» **YOUR OBJECTIVE**
Give back all of the data verbatim.

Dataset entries

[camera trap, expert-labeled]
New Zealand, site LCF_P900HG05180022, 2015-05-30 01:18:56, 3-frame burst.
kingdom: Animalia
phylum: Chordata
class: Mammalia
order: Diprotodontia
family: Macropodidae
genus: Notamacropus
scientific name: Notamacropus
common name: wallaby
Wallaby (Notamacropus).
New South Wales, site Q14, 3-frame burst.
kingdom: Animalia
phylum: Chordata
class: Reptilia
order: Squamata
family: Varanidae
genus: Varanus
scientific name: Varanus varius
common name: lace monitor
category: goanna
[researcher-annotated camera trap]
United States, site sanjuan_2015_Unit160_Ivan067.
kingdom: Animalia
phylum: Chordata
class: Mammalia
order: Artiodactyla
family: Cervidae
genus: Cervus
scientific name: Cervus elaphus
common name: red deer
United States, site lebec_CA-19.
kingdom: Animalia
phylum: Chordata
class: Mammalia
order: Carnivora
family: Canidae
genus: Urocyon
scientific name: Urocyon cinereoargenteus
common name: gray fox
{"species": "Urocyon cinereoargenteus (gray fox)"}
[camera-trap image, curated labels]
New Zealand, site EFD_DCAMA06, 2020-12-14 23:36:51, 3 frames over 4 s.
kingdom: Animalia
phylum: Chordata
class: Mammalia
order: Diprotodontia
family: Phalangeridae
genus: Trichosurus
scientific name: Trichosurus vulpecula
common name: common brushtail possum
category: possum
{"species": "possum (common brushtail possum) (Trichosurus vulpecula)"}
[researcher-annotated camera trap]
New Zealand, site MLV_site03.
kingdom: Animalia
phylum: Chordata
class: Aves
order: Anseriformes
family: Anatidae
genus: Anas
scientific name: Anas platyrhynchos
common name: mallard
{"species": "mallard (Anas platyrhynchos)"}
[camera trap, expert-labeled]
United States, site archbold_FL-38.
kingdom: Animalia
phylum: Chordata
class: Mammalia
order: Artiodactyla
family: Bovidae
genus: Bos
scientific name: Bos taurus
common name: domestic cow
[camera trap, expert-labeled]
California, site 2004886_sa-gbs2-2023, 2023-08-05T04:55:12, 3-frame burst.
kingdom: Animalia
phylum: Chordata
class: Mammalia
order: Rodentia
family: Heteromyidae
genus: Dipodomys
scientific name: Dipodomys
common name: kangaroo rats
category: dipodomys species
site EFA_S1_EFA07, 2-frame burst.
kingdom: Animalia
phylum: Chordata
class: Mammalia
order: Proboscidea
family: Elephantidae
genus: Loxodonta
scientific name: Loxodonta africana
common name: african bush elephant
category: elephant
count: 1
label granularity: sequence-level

» **YOUR SOLUTION**
[camera trap, expert-labeled]
New Zealand, site LCF_P900HG05180022, 2015-05-30 01:18:56, 3-frame burst.
kingdom: Animalia
phylum: Chordata
class: Mammalia
order: Diprotodontia
family: Macropodidae
genus: Notamacropus
scientific name: Notamacropus
common name: wallaby
Wallaby (Notamacropus).
New South Wales, site Q14, 3-frame burst.
kingdom: Animalia
phylum: Chordata
class: Reptilia
order: Squamata
family: Varanidae
genus: Varanus
scientific name: Varanus varius
common name: lace monitor
category: goanna
[researcher-annotated camera trap]
United States, site sanjuan_2015_Unit160_Ivan067.
kingdom: Animalia
phylum: Chordata
class: Mammalia
order: Artiodactyla
family: Cervidae
genus: Cervus
scientific name: Cervus elaphus
common name: red deer
United States, site lebec_CA-19.
kingdom: Animalia
phylum: Chordata
class: Mammalia
order: Carnivora
family: Canidae
genus: Urocyon
scientific name: Urocyon cinereoargenteus
common name: gray fox
{"species": "Urocyon cinereoargenteus (gray fox)"}
[camera-trap image, curated labels]
New Zealand, site EFD_DCAMA06, 2020-12-14 23:36:51, 3 frames over 4 s.
kingdom: Animalia
phylum: Chordata
class: Mammalia
order: Diprotodontia
family: Phalangeridae
genus: Trichosurus
scientific name: Trichosurus vulpecula
common name: common brushtail possum
category: possum
{"species": "possum (common brushtail possum) (Trichosurus vulpecula)"}
[researcher-annotated camera trap]
New Zealand, site MLV_site03.
kingdom: Animalia
phylum: Chordata
class: Aves
order: Anseriformes
family: Anatidae
genus: Anas
scientific name: Anas platyrhynchos
common name: mallard
{"species": "mallard (Anas platyrhynchos)"}
[camera trap, expert-labeled]
United States, site archbold_FL-38.
kingdom: Animalia
phylum: Chordata
class: Mammalia
order: Artiodactyla
family: Bovidae
genus: Bos
scientific name: Bos taurus
common name: domestic cow
[camera trap, expert-labeled]
California, site 2004886_sa-gbs2-2023, 2023-08-05T04:55:12, 3-frame burst.
kingdom: Animalia
phylum: Chordata
class: Mammalia
order: Rodentia
family: Heteromyidae
genus: Dipodomys
scientific name: Dipodomys
common name: kangaroo rats
category: dipodomys species
site EFA_S1_EFA07, 2-frame burst.
kingdom: Animalia
phylum: Chordata
class: Mammalia
order: Proboscidea
family: Elephantidae
genus: Loxodonta
scientific name: Loxodonta africana
common name: african bush elephant
category: elephant
count: 1
label granularity: sequence-level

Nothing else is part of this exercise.